PAGE:
Thank you, here comes the interesting part :

AND the 1987-1990 high interest rate housing boom came AFTER the 1987 stock market crash. 

SO anything is possible, but not absolute, never say never.


----------



## Broadside (16 August 2007)

this is an interesting discussion, not sure though that money looking for safety will flow into property given valuations *by historic measures* have reached all time highs.  Frankly I see more safety staying in the market or hiding cash under the mattress.

But after 1987 yes property boomed, seems a different set of conditions this time.

Do many people think real estate is a safe bet at this point in time?  With liquidity tightening and real estate in the US under the pump, I certainly don't.


----------



## toothfairy (16 August 2007)

I am only talking about very selected properties for investment only. They should be within 5 km of CBD. In Vic. that restricts to Carlton, Fitzroy, South Melbourne, Richmond etc. The reason being the restricted number and the style/period of these houses will not be repeated. Also, furthering the distance will decrease the exclusivity by a factor of the square of the distance. It works for all parts of the world, why not here? These are not the first home buyers' choices because they are too small for the price, first home buyers like a bit of comfort value. These are for rental purposes for the pre-first-home-buyers who like to be near action areas.


----------



## bingk6 (17 August 2007)

*Re: this sell off should drop the prices of houses*



wayneL said:


> It used to be the case, a la the economic clock.
> 
> But Greedscam through pebbles into the cogs after 911. The clock's now broken and everything will tank together.




Wayne,

If the sharemarket jitters continue for much longer then more and more funds from the sharemarket will be pulled out and these funds will need to find a home. In the case of the 87 crash, which is significantly bigger than what we are seeing at the moment, the funds from that crash essentially powered the property boom for the 3 years after the crash. 

I don't recall how high the interest rates were at the time of the crash or shortly thereafter when the property boom took hold, but if they were at the reported 18%, then it reinforces the point that people who bailed out of the stockmarket would not be happy with ther funds in the bank. One can talk about liquidity squeeze affecting property prices today, but 18% at the time would have been one hell of a squeeze as well.

TASK STATEMENT: Reproduce the forum thread on house prices word for word, from "Do many people" to "I certainly don't.". The data after this point isn't needed.

[Dataset excerpt]

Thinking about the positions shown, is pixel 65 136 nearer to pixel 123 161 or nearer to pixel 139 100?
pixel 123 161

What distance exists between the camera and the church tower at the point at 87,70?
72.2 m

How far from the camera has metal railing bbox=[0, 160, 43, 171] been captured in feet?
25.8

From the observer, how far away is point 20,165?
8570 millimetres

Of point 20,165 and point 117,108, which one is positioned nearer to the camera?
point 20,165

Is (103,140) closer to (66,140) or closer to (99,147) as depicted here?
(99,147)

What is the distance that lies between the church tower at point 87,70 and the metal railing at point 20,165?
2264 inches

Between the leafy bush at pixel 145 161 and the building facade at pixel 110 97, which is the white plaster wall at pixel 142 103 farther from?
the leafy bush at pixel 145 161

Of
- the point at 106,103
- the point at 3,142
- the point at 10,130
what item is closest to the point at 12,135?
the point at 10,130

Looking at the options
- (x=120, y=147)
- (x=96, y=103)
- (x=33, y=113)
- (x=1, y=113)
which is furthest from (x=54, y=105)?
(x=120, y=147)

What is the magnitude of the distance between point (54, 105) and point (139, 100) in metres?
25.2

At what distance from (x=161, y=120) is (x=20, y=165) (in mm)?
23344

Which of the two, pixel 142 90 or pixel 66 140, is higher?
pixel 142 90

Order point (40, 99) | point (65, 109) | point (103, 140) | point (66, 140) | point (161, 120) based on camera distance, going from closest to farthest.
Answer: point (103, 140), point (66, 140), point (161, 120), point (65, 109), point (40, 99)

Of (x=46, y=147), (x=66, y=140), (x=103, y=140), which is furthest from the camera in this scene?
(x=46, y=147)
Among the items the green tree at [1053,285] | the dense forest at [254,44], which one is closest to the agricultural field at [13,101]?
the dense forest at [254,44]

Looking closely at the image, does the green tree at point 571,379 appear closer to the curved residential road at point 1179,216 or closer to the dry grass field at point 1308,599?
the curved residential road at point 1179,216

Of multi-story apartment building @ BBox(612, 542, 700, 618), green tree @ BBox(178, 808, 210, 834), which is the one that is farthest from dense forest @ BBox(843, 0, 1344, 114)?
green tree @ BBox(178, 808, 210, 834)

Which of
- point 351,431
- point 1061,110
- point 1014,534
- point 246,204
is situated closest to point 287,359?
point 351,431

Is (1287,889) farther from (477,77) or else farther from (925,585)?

TASK OUTPUT:
Do many people think real estate is a safe bet at this point in time?  With liquidity tightening and real estate in the US under the pump, I certainly don't.